The http.FileSystem is a simple interface that represents an abstract filesystem. It has a single method, Open that tags a path relative to the root of the filesystem, and returns an object that implements the http.File interface. This interface is a common interface for a file or a directory. Since it is heavily used by gitfs, the module contains the fsutil package which provides useful tools for this interface.

The Walk function, integrates the http.FileSystem interface with github.com/kr/fs.Walker which enables walking over all the filesystem files.

Go’s standard library template loading functions work only on local filesystem. In fsutil you’ll find a ported version that enables to use over any implementation of http.FileSystem. Use the fsuitl.TmplParse instead of text/template.ParseFiles. fsuitl.TmplParseGlob instead of text/template.ParseGlob.
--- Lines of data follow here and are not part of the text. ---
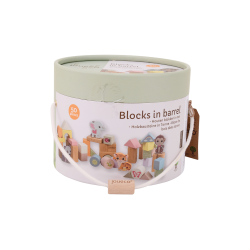 Jou&eacute;co - The Wildies Family Wooden Blocks In Barrel 50 pcs, (ctn 6 pcs)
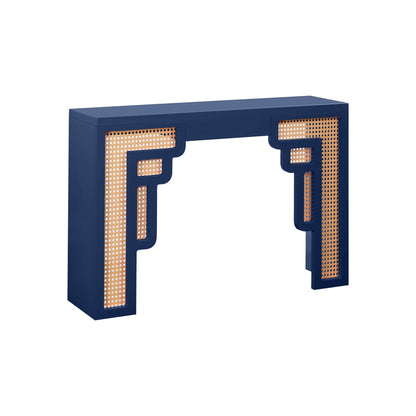 Suzie 45" Rattan Console Table - Navy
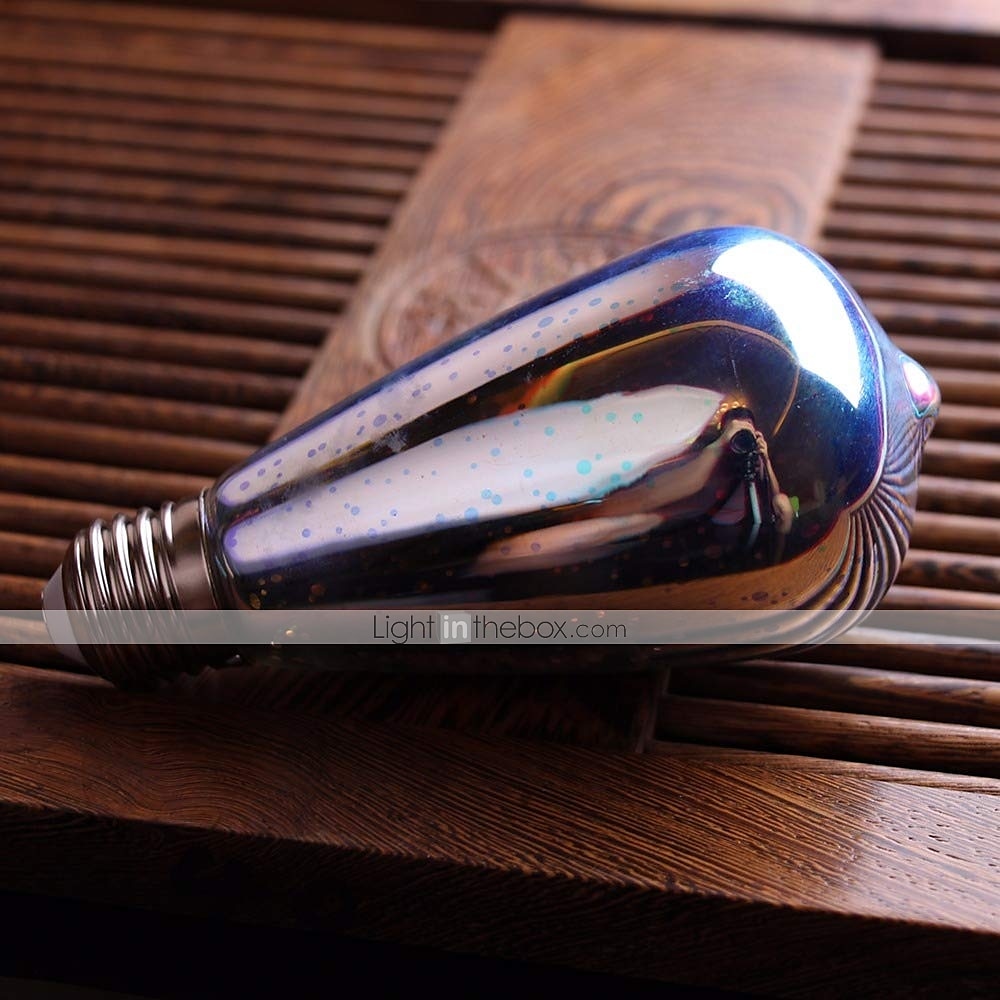 1pc ST64 4W LED 3D Colorful Star Fireworks Light Bulb(2200K) E26/E27 Filament Bulbs Base Edison Bulb Light for Holiday Home Bar Decoration Multicolor LED Lamp 220V 2025 - $17.49 –P4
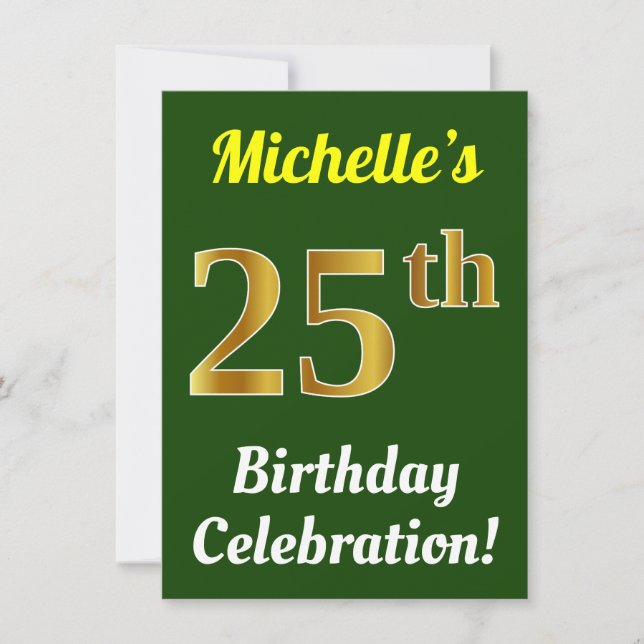 Invitation Green, Faux Gold 25th Birthday Celebration + Nom (Devant)
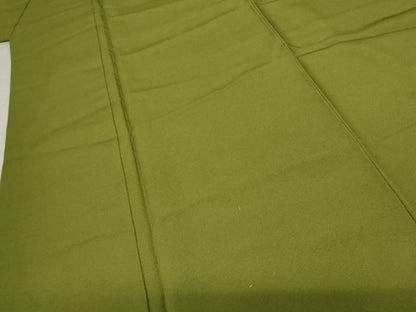 平和屋着物●上質な色無地 苔色 正絹 逸品 AABF5251cs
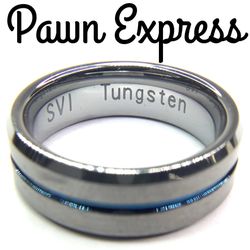  Tungsten Band with Beveled Edged and Thin Blue Line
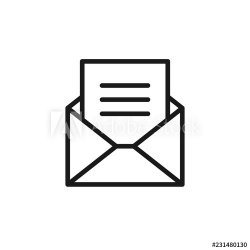 Black isolated outline icon of envelope with blank, document ...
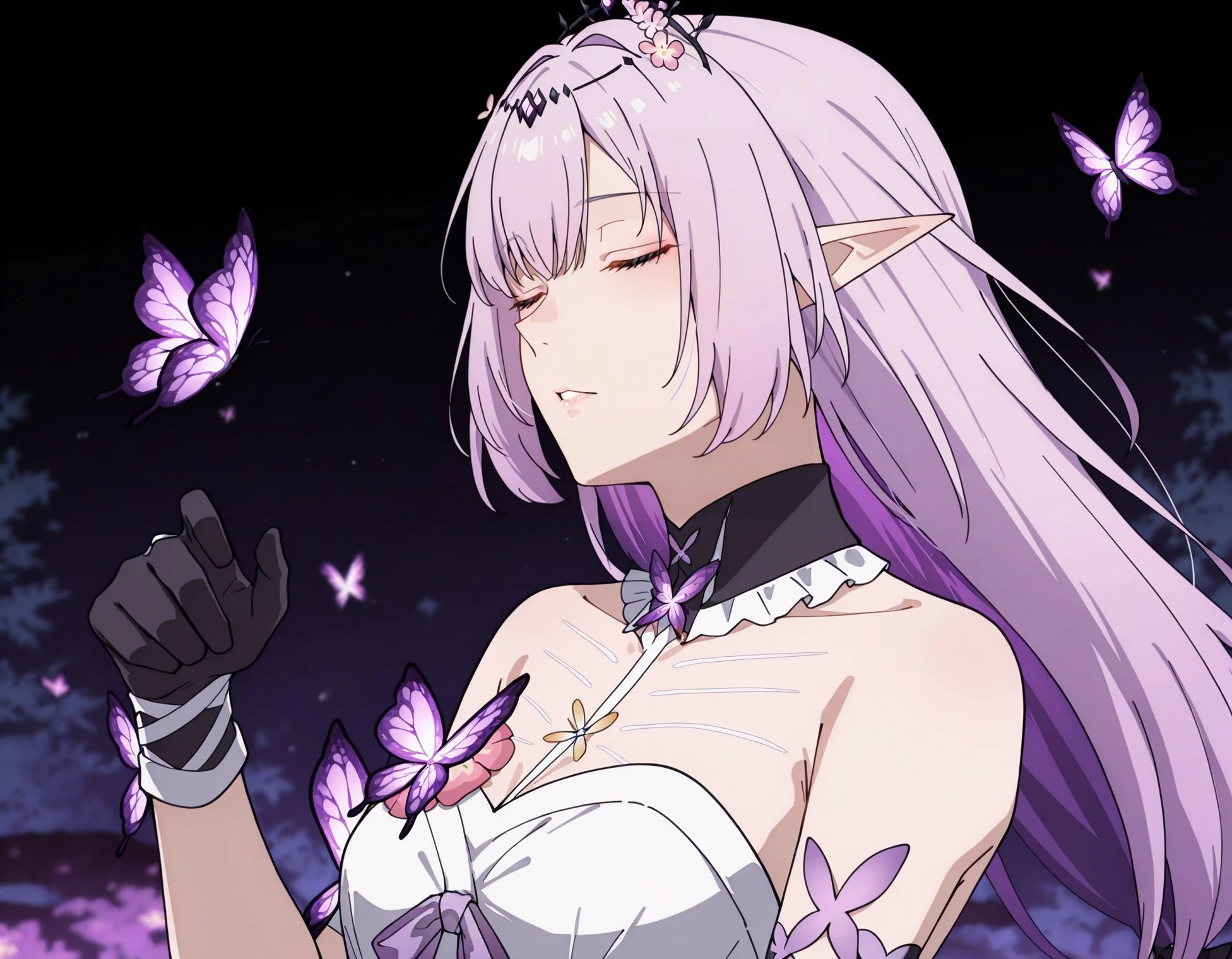 masterpiece, best quality, very aesthetic, absurdres, [detailed face], [detailed eyes], Cas1or9ce, 1girl, solo, long hair, , bangs, hair ornament, gloves, dress,  shoulders, closed eyes, upper body, pink hair, purple hair, parted lips, pointy ears, black gloves, blurry, bug, elf, butterfly, JJK Anime Style, <lora:1941ab7c-ce12-4e93-ab29-b2c2f8dbb61b:0.9>, <lora:7957509b-39d6-4109-ae5b-16f13404ff96:0.8>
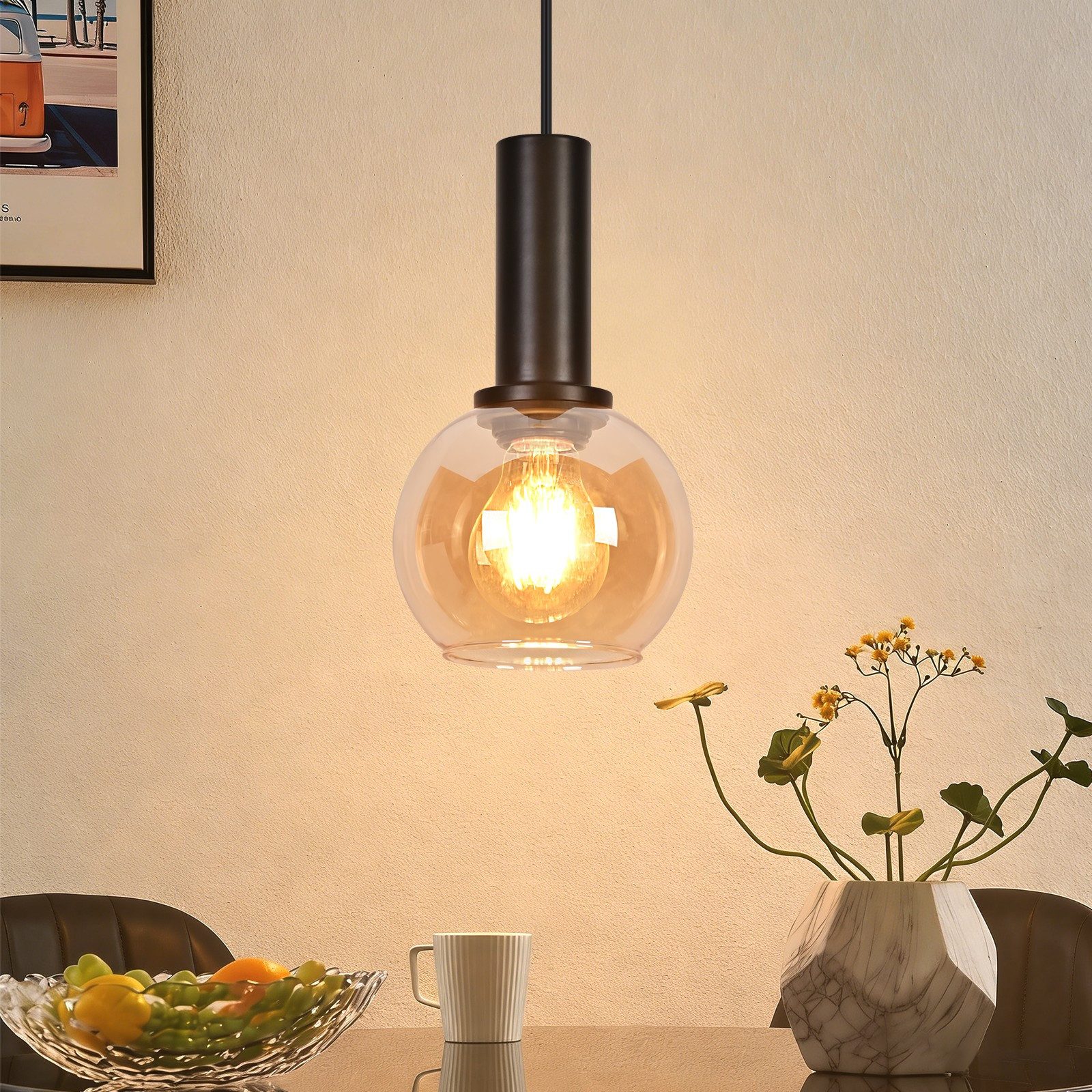 ZMH Pendelleuchte E27 Retro 1/3/4 Flammig Glas Esstischlampe Vintage Hängeleuchte Küche, Hochwertige Material, ohne Leuchtmittel, Vintage-Glasschirm mit bernsteinfarbenem Retro-Look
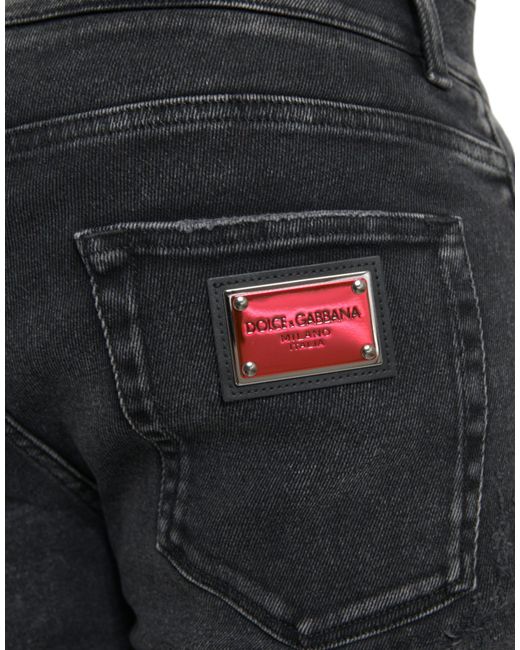 Dolce & Gabbana Black Cotton Stretch Skinny Denim Logo Jeans for men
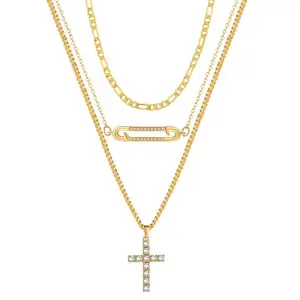 Großhandel Mode Hals Schmuck für Frauen Multi 3 Schichten Goldkette Micro Pave Diamond Cross Messing Anhänger Halskette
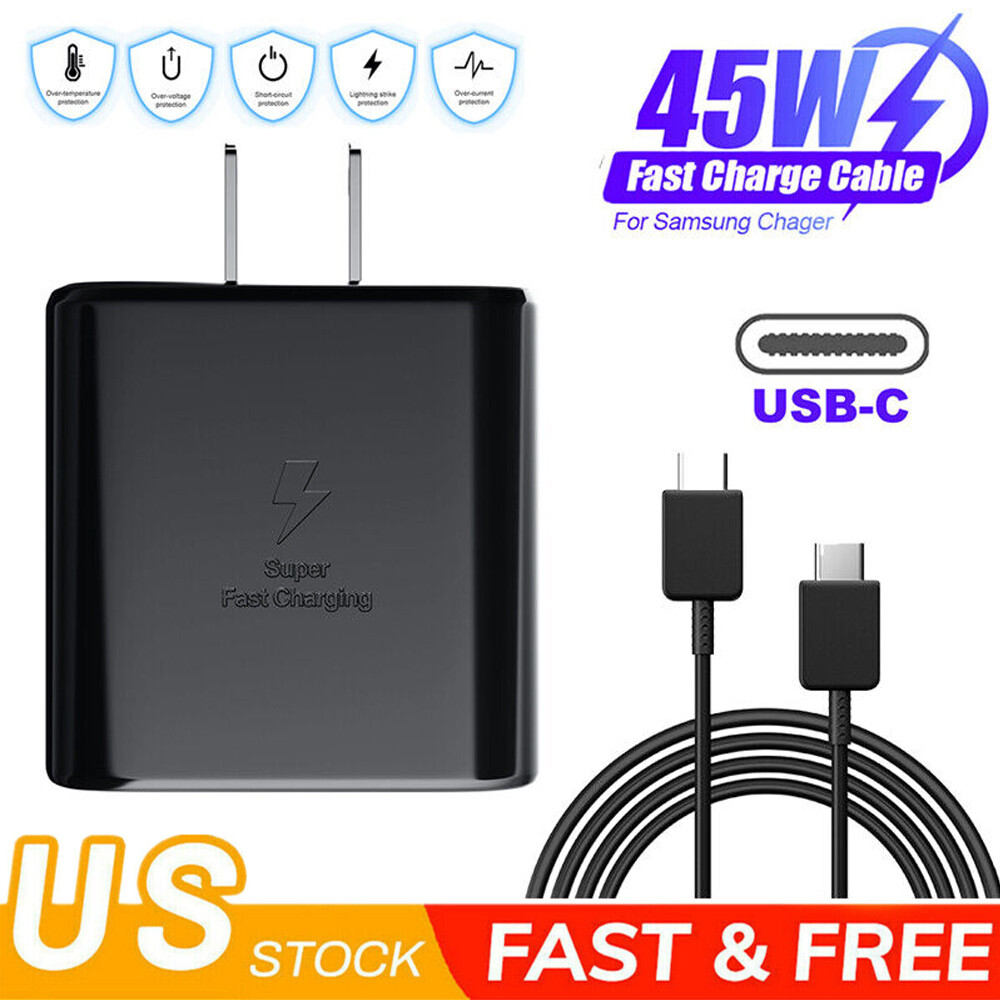 45W Super Fast Wall Charger & 6FT Cable USB-C For Samsung Galaxy S20 S21 S22 S23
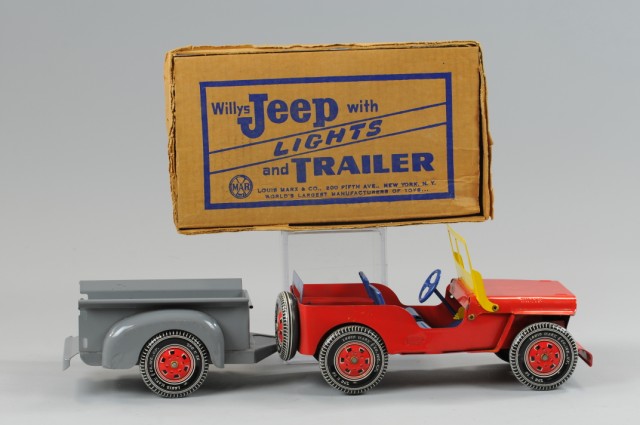 MARX BOXED JEEP AND TRAILER Pressed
And their HTML counterpart: fsutil.TmplParseHTML instead of html/template.ParseFiles and fsutil.TmplParseGlobHTML instead of html/template.ParseGlob.

The Glob function takes a http.FileSystem and a list of glob patterns and returns a filesystem that contains only the files that agree with the given glob patterns.

The Diff function calculates filesystem structure differences and content differences between two filesystem.

If you have more ideas for such utility functions, please step forward and open an issue.

Conclusions

No-Go files currently need special treatment in Go. In this blog I tried to present the challenges, the currently available solutions and how gitfs makes using static files easy. We’ve learned about the http.FileSystem interface, and its powers of abstracting filesystem operations. Last thought; I wonder if there is a room for a built-in treatment for static files by the new Go modules system.